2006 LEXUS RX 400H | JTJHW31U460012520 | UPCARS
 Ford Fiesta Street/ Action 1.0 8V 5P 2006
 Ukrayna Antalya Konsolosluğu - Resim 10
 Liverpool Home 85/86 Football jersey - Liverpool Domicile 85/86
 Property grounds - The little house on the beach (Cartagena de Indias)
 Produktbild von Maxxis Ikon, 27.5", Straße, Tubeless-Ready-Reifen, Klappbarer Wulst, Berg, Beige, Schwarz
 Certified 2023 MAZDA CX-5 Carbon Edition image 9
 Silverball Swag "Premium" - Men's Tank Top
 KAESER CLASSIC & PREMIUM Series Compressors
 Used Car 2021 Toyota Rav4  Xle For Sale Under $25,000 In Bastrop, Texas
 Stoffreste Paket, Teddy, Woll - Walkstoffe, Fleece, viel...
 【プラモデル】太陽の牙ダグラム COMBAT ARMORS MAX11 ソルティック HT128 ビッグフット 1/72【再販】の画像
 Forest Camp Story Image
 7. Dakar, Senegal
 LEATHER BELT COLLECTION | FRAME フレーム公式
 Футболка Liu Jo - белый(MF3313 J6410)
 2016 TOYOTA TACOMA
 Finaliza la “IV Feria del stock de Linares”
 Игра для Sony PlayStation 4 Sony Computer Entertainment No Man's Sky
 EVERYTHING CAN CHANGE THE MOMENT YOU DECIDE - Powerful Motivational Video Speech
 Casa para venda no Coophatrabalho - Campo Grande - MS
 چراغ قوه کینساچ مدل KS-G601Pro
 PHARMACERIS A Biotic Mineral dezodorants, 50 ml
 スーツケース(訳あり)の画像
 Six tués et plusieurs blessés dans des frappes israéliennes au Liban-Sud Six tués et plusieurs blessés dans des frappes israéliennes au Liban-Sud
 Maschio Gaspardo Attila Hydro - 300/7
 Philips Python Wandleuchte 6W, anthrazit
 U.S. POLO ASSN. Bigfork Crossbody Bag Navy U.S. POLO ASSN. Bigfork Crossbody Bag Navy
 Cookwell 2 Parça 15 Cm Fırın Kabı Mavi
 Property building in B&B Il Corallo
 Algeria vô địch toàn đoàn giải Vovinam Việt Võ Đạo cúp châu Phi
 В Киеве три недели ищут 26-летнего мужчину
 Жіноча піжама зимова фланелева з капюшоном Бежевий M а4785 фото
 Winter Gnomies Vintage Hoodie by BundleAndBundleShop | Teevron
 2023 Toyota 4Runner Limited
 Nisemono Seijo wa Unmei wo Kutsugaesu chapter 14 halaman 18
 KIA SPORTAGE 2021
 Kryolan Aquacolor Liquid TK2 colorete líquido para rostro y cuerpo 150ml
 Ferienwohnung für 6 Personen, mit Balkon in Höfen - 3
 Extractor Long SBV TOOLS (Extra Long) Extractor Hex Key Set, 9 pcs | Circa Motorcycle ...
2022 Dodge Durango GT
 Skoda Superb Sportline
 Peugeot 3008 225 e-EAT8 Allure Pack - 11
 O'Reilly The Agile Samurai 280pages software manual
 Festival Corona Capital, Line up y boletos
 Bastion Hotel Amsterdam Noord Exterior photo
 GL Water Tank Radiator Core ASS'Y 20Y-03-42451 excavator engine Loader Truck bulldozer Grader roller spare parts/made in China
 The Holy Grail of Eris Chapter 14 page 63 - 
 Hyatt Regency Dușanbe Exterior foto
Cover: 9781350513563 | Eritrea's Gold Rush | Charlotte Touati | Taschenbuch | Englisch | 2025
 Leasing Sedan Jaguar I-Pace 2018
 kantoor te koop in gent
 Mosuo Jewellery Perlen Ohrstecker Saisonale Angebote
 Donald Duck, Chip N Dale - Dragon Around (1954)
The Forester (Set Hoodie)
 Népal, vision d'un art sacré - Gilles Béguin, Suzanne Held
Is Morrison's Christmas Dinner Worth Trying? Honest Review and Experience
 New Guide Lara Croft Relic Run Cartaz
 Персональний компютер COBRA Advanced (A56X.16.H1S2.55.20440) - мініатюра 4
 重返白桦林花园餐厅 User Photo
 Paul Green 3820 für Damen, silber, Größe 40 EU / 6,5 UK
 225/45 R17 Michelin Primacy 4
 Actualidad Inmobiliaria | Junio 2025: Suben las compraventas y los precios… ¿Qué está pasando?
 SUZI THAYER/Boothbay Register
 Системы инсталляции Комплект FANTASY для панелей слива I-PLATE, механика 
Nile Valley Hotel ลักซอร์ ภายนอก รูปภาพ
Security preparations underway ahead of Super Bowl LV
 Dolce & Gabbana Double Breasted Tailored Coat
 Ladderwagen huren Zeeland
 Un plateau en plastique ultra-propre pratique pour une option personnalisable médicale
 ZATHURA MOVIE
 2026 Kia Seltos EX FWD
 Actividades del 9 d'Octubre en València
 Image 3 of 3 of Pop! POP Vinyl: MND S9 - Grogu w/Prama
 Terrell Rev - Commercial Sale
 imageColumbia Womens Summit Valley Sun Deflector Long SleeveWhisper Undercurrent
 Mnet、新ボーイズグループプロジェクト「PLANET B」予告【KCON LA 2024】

▶ _WHAT YOU NEED TO DO_
Quote every line from the line containing "225/45 R17 Michelin Primacy 4" through the closing line of the listing, including both.

▶ _ANSWER FOR THIS EXERCISE_
 225/45 R17 Michelin Primacy 4
 Actualidad Inmobiliaria | Junio 2025: Suben las compraventas y los precios… ¿Qué está pasando?
 SUZI THAYER/Boothbay Register
 Системы инсталляции Комплект FANTASY для панелей слива I-PLATE, механика 
Nile Valley Hotel ลักซอร์ ภายนอก รูปภาพ
Security preparations underway ahead of Super Bowl LV
 Dolce & Gabbana Double Breasted Tailored Coat
 Ladderwagen huren Zeeland
 Un plateau en plastique ultra-propre pratique pour une option personnalisable médicale
 ZATHURA MOVIE
 2026 Kia Seltos EX FWD
 Actividades del 9 d'Octubre en València
 Image 3 of 3 of Pop! POP Vinyl: MND S9 - Grogu w/Prama
 Terrell Rev - Commercial Sale
 imageColumbia Womens Summit Valley Sun Deflector Long SleeveWhisper Undercurrent
 Mnet、新ボーイズグループプロジェクト「PLANET B」予告【KCON LA 2024】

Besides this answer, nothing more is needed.